◆ Source
The accessibility side is just as important. Local authorities will want to understand how close the site is to residential areas, schools, centres, and public transport nodes, and whether there are obvious physical constraints such as one-way systems, width restrictions, low bridges or difficult pedestrian crossings.
For change-of-use schemes, this is often where issues first appear. A former industrial unit might be perfectly viable in land-use terms, but much less comfortable once family leisure traffic, child drop-off and weekend turnover are factored in. Catchment analysis should hence do more than draw circles on a map: it should explain how the site will actually be reached and whether that pattern is compatible with the surrounding network.
Walking, Cycling, Public Transport, And Sustainable Travel Opportunities
Even when a trampoline park is expected to be predominantly car-based, we still need to show that sustainable travel has been properly assessed and, where possible, improved. Planning policy does not require us to pretend every leisure trip will transfer to bus or bicycle. It does require a realistic appraisal of what opportunities exist.
For walking, that means auditing footways, crossing points, gradients, lighting, wayfinding and personal security on the routes people would genuinely use. If the site sits near housing, schools or a centre, short walking trips may be more significant than first assumed.
For cycling, the audit should consider route quality as well as distance. A nominal cycle catchment is not persuasive if riders must negotiate hostile roundabouts or poor links. Secure, covered cycle parking near the entrance is usually a minimum, with staff facilities considered where relevant.
Public transport assessment should set out bus and rail services, frequencies, walking distances and evening availability. Leisure uses often trade outside office peaks, so the evening and weekend timetable matters more than the weekday interpeak headline.
A sensible sustainable travel package might include staff season-ticket loans, cycle-to-work support, route information, car-sharing measures and Travel Plan monitoring. Where wider effects are relevant, related thinking can overlap with environmental impact assessment, particularly around mode shift and network resilience.
Parking Demand, Drop-Off Activity, And On-Site Circulation
Parking is often the make-or-break issue for indoor trampoline park applications. Not because the total traffic is always exceptional, but because the activity is concentrated, family-oriented and highly sensitive to how the car park actually functions.
A credible parking assessment should distinguish between several user groups: customers who park and stay, parents who remain on site during a session, quick drop-off and collection movements, party guests with variable occupancy, staff parking, and accessible users who need bays close to the entrance. Treating all of that as a single static parking ratio usually leads to weak evidence.
We typically model accumulation from forecast arrivals and departures over the day, using session timing and dwell time assumptions rather than a blunt peak-hour factor. Comparable site surveys are invaluable because they reveal the real split between stay-and-watch users and short-stay turnover. In children’s leisure uses, that split can change dramatically by time of day.

◆ Goal 1
Update the records from the line containing "How far is the pink" through the end of the records, replacing "camera" with "viewer" and leaving everything else unchanged.
The text and the records are unrelated to each other.

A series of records

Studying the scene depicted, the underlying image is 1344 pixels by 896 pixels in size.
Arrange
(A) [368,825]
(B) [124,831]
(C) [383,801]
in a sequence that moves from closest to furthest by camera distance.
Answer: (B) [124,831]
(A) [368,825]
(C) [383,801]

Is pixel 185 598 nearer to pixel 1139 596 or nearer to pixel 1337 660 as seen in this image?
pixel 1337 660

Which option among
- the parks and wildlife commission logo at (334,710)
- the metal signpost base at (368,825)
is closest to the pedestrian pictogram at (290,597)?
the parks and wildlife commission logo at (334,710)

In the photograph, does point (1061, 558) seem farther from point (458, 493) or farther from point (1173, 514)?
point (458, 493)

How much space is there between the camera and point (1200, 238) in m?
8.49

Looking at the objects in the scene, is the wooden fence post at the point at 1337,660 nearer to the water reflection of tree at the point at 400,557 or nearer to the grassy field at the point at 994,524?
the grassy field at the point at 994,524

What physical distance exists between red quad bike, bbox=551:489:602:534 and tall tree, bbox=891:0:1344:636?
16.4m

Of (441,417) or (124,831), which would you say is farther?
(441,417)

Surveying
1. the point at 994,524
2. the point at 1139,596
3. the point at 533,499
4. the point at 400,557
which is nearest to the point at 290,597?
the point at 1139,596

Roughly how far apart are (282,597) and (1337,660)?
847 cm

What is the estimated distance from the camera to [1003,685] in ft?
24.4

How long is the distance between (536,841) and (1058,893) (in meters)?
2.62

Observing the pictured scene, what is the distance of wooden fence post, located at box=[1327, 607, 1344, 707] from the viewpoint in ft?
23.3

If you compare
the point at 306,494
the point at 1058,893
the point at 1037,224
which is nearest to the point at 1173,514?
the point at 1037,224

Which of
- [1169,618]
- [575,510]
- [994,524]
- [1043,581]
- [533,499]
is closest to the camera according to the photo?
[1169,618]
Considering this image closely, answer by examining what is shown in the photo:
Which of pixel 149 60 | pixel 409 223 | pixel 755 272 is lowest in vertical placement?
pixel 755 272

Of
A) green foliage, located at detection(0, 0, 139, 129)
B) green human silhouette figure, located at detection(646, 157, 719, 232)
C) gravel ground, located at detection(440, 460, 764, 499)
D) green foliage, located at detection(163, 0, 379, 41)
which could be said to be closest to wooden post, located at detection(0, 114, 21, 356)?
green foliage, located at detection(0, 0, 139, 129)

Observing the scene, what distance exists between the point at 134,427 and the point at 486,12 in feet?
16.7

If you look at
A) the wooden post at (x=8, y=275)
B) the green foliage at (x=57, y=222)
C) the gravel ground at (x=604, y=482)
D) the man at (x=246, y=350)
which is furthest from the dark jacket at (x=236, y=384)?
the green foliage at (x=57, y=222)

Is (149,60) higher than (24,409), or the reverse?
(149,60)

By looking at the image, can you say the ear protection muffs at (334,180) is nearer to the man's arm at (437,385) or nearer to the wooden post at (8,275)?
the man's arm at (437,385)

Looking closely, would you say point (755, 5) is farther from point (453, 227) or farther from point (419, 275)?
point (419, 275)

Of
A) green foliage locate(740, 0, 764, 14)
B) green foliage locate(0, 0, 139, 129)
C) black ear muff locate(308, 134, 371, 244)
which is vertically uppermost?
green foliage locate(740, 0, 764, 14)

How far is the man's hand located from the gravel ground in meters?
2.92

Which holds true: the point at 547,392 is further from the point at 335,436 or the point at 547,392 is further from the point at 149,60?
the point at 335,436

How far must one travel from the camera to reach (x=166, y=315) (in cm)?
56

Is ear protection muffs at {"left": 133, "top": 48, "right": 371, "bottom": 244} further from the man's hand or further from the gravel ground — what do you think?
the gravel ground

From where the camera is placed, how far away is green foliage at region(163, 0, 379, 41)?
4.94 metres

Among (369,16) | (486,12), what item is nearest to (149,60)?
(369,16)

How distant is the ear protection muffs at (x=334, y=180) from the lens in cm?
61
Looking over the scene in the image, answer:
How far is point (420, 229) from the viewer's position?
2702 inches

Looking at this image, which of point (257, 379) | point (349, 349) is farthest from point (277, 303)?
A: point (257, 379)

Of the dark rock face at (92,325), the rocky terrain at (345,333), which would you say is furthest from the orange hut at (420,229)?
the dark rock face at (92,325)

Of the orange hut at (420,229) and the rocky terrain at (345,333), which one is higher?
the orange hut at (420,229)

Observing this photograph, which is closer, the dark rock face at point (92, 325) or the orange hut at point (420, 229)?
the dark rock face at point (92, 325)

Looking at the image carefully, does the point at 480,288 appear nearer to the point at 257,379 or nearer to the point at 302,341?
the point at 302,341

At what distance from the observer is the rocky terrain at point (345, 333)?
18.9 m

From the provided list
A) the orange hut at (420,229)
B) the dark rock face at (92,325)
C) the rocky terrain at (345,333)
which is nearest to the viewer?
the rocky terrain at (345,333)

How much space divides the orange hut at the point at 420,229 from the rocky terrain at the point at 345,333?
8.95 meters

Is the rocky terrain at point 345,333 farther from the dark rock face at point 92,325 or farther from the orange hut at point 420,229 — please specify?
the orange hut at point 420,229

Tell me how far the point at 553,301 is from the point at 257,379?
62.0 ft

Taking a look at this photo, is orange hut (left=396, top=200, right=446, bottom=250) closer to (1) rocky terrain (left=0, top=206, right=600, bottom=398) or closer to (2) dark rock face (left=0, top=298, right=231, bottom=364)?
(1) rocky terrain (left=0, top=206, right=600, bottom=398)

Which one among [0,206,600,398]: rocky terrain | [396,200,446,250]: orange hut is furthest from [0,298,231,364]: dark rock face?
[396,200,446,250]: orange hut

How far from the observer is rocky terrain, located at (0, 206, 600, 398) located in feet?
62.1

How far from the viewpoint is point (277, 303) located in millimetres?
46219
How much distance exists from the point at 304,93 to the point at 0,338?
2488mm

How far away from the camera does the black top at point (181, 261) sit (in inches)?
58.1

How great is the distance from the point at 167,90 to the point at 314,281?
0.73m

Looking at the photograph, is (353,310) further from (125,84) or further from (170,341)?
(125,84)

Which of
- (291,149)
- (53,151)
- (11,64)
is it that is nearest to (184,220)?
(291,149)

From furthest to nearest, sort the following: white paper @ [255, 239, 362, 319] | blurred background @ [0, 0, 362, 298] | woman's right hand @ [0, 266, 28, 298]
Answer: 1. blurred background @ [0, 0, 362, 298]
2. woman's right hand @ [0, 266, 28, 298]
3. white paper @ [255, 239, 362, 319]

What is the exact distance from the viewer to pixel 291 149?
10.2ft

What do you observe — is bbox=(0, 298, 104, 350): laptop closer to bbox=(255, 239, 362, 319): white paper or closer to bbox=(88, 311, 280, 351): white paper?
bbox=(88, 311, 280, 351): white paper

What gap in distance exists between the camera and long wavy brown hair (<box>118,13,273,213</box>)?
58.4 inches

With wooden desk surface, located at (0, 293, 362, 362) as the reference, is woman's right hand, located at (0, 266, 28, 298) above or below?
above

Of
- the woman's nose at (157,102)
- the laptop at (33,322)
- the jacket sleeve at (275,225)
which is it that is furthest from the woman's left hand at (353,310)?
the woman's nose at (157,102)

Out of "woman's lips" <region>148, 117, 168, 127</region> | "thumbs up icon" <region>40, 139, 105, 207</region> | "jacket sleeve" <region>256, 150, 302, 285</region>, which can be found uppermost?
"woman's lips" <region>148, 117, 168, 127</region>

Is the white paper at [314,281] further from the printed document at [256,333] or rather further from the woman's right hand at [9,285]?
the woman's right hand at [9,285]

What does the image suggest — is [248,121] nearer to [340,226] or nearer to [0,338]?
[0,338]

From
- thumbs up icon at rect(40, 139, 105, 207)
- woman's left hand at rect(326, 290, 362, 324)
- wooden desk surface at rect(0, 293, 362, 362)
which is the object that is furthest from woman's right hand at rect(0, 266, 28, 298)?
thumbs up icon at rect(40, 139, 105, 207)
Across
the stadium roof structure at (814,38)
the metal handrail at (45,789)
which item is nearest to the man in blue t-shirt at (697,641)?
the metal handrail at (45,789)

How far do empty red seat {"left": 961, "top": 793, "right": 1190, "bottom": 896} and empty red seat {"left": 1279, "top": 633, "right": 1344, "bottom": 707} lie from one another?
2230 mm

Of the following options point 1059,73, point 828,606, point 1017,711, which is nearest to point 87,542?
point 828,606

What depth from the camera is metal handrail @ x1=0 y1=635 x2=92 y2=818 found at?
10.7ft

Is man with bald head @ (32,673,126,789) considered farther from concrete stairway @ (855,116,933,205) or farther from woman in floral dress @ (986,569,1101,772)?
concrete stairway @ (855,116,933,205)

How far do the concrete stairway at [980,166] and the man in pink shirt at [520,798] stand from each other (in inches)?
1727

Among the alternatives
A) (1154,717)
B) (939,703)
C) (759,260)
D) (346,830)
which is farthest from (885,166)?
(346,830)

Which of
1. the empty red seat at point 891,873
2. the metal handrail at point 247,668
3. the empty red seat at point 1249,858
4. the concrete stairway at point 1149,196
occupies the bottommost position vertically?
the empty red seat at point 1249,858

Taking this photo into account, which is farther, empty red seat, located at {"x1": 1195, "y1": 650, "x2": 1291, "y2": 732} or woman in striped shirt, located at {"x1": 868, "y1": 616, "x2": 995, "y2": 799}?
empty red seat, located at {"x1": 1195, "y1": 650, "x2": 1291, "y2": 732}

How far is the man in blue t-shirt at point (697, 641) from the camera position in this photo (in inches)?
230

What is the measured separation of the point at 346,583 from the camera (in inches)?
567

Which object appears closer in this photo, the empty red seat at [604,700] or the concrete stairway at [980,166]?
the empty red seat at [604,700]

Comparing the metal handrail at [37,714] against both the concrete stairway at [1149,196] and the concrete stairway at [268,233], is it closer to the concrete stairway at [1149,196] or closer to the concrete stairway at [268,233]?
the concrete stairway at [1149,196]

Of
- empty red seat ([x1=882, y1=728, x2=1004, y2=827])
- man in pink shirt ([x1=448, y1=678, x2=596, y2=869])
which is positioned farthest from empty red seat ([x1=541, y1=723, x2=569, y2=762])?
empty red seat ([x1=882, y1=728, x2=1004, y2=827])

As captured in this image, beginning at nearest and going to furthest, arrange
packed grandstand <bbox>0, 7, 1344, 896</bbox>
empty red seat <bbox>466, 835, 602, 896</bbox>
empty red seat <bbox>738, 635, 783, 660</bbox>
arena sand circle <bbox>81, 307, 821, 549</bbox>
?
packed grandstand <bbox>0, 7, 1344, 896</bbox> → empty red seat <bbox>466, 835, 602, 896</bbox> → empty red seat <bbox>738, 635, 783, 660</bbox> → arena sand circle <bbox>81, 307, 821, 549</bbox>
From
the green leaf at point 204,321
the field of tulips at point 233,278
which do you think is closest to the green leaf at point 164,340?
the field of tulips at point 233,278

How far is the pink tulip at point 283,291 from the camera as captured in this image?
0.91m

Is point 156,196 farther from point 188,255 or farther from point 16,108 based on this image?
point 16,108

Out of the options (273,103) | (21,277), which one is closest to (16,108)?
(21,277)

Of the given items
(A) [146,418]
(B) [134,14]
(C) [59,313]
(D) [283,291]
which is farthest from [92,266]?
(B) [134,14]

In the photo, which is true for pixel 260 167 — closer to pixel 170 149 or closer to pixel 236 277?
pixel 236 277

◆ Goal 2
Write the next part of the passage on transport and parking for trampoline park applications, picking up after its final sentence.

◆ Exercise result 1
How far is the pink tulip at point 283,291 from the viewer as captured in this image?
0.91m

Is point 156,196 farther from point 188,255 or farther from point 16,108 based on this image?
point 16,108

Out of the options (273,103) | (21,277), which one is closest to (16,108)?
(21,277)

Of the given items
(A) [146,418]
(B) [134,14]
(C) [59,313]
(D) [283,291]
which is farthest from [92,266]?
(B) [134,14]

In the photo, which is true for pixel 260 167 — closer to pixel 170 149 or closer to pixel 236 277?
pixel 236 277

◆ Exercise result 2
Drop-off design matters too. If there is no safe, convenient short-stay area, drivers tend to improvise on the access road, at the site entrance or on adjacent streets. That is where objections about child safety and congestion usually come from. Good layouts provide segregated drop-off space, clear signing, accessible and parent-and-child bays, EV provision, legible circulation, and pedestrian routes that minimise conflict with moving vehicles.
If the site needs a one-way system, marshalling at peaks, or a formal Car Park Management Plan, we should say so plainly. Highway officers tend to respond better to honest operational management than to optimistic parking arithmetic.
Junction Capacity, Network Impact, And Highway Safety Considerations
Once trip generation is established, the next step is to understand where those trips load onto the network and whether the surrounding junctions can cope. For an indoor trampoline park, that usually means identifying the main access routes, selecting critical junctions, and testing the periods that matter locally and operationally.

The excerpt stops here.